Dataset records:
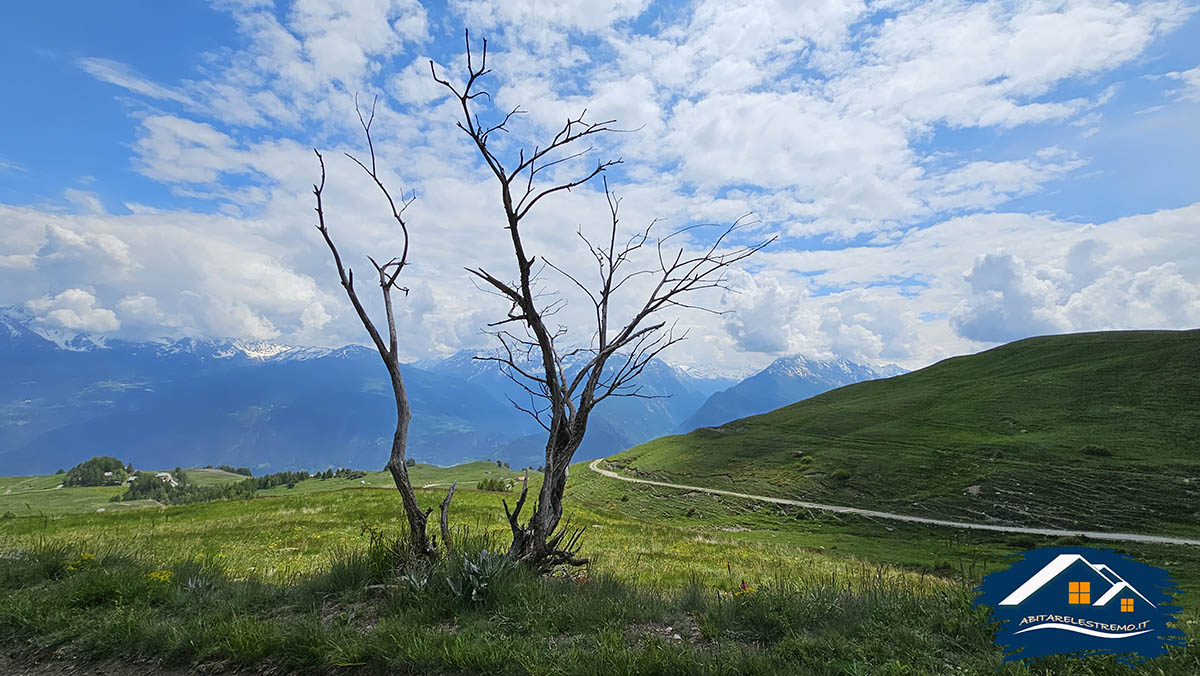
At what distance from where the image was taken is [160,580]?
721 centimetres

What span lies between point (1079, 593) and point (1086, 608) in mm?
110

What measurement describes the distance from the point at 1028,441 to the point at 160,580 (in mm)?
60509

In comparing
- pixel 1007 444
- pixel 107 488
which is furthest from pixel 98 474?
pixel 1007 444

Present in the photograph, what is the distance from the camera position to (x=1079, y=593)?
4.35 m

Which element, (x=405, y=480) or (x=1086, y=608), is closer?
(x=1086, y=608)

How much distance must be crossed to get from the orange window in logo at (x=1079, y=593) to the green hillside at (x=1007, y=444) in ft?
128

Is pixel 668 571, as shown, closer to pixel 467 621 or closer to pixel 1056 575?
pixel 467 621

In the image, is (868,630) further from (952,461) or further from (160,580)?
(952,461)

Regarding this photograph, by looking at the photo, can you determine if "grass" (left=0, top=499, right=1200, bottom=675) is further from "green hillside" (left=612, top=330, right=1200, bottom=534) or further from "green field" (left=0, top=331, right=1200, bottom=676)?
"green hillside" (left=612, top=330, right=1200, bottom=534)

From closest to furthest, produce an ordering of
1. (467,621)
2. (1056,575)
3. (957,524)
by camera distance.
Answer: (1056,575) → (467,621) → (957,524)

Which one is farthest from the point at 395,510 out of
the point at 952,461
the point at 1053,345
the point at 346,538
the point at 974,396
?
the point at 1053,345

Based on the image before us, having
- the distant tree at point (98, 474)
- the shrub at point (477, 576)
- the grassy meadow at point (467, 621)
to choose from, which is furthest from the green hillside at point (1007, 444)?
the distant tree at point (98, 474)

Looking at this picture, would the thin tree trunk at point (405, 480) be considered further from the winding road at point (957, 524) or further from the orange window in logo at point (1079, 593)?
the winding road at point (957, 524)

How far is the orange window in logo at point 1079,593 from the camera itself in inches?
170
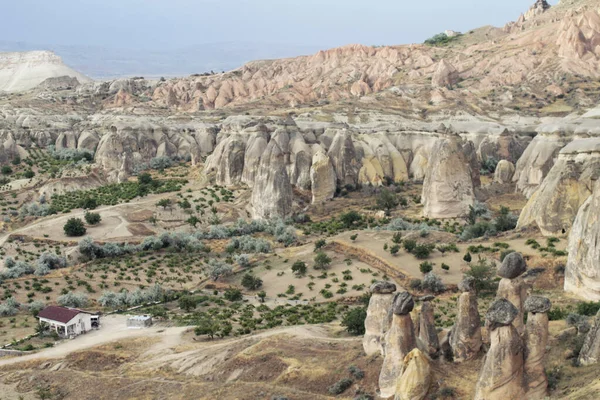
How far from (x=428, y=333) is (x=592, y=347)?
372 cm

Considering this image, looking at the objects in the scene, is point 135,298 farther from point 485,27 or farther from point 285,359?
point 485,27

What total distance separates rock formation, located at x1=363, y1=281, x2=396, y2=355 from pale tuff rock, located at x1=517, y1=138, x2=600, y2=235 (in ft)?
51.1

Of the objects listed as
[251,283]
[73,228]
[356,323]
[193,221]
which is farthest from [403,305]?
[73,228]

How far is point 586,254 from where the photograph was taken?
22703mm

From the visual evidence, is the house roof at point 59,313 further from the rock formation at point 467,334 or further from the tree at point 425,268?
the rock formation at point 467,334

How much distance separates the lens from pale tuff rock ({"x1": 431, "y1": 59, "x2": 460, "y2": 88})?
9625 centimetres

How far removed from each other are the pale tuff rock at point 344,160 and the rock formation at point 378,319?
3621cm

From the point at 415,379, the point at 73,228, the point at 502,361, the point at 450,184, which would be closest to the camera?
the point at 502,361

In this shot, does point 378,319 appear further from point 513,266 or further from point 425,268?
point 425,268

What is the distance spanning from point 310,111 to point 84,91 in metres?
47.5

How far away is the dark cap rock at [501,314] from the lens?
45.6 feet

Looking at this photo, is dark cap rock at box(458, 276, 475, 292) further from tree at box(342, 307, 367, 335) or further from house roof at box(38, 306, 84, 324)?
house roof at box(38, 306, 84, 324)

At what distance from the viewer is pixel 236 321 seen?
87.4ft

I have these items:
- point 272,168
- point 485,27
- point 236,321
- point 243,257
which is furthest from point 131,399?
point 485,27
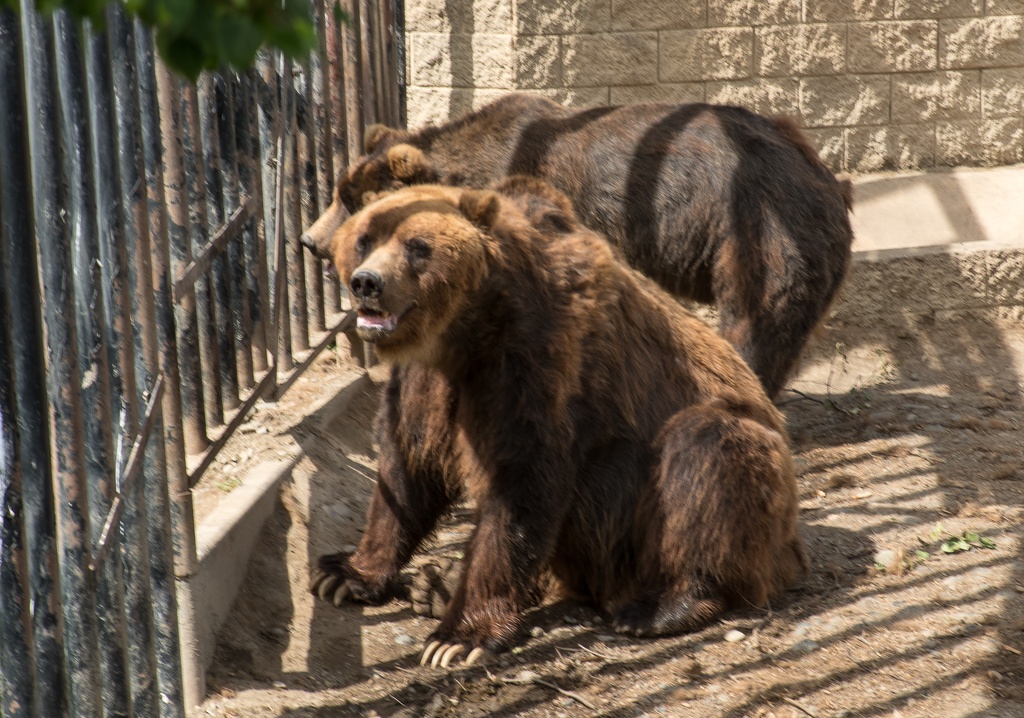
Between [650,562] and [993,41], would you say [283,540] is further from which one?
[993,41]

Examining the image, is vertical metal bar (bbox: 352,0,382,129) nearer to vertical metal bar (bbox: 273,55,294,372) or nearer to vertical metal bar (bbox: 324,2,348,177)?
vertical metal bar (bbox: 324,2,348,177)

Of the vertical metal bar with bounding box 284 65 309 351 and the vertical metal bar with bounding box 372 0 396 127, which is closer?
the vertical metal bar with bounding box 284 65 309 351

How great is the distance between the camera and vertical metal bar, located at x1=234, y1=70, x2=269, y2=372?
15.3 feet

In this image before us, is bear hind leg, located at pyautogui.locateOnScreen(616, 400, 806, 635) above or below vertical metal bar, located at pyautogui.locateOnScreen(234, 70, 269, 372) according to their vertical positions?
below

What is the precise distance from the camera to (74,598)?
111 inches

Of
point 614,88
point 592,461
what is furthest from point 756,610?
point 614,88

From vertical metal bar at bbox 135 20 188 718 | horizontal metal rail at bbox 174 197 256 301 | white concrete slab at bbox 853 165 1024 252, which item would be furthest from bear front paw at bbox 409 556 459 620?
white concrete slab at bbox 853 165 1024 252

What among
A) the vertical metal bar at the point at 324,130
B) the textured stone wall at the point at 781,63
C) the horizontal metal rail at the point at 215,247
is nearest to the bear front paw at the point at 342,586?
the horizontal metal rail at the point at 215,247

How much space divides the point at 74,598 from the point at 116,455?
434mm

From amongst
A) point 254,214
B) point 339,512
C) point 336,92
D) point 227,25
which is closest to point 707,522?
point 339,512

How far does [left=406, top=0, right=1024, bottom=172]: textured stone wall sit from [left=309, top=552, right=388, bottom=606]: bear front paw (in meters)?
4.77

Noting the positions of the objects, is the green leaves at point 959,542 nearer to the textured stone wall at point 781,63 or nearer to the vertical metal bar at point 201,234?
the vertical metal bar at point 201,234

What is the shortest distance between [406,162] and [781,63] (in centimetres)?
378

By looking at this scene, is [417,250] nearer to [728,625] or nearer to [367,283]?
[367,283]
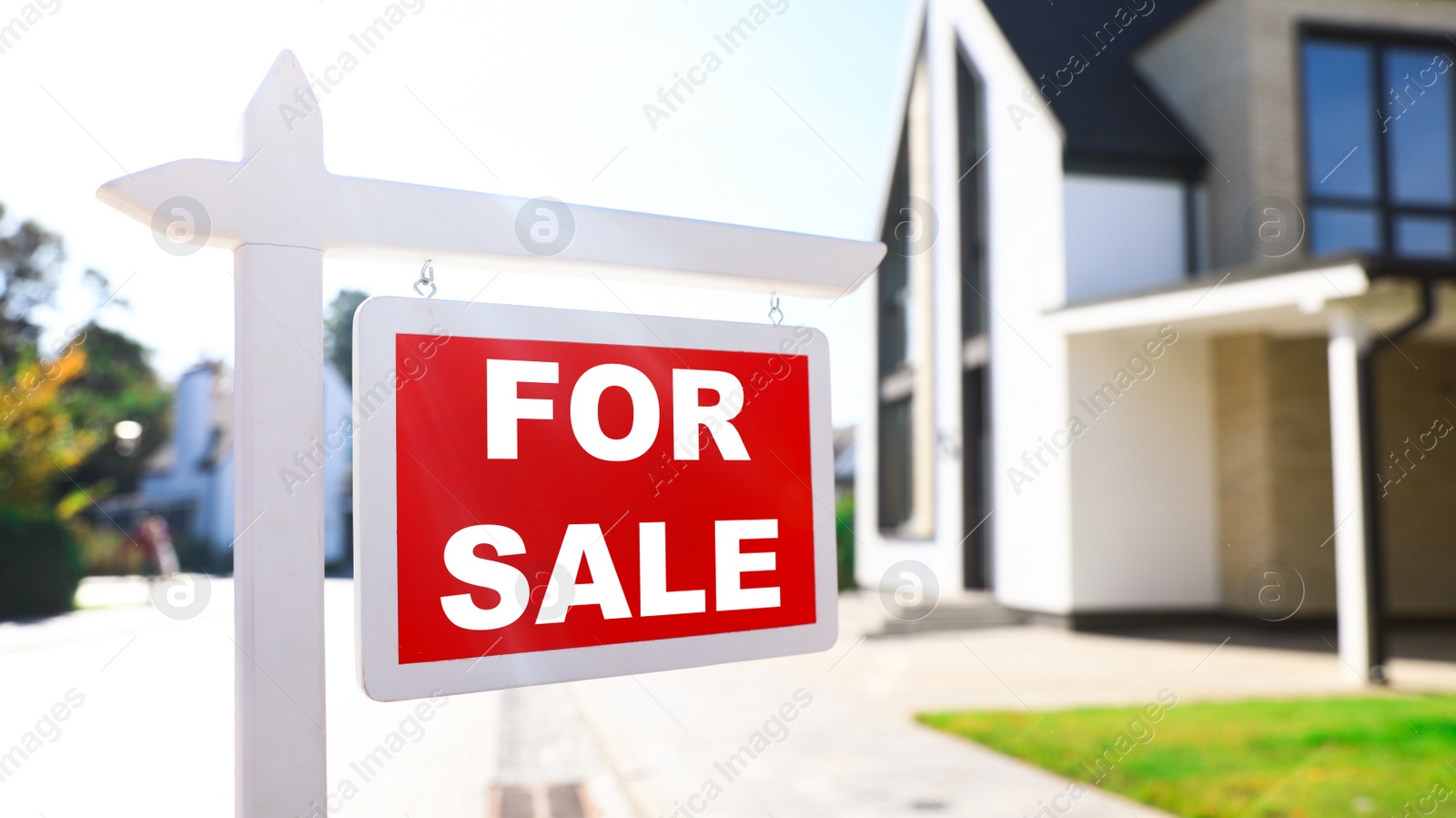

__Instructions to follow__: Show each line of the listing above that contains the word "white".

__Reply to the task__:
From vertical metal bar at bbox 135 20 188 718 | horizontal metal rail at bbox 174 197 256 301 | white concrete slab at bbox 853 165 1024 252, which item would be furthest from bear front paw at bbox 409 556 459 620?
white concrete slab at bbox 853 165 1024 252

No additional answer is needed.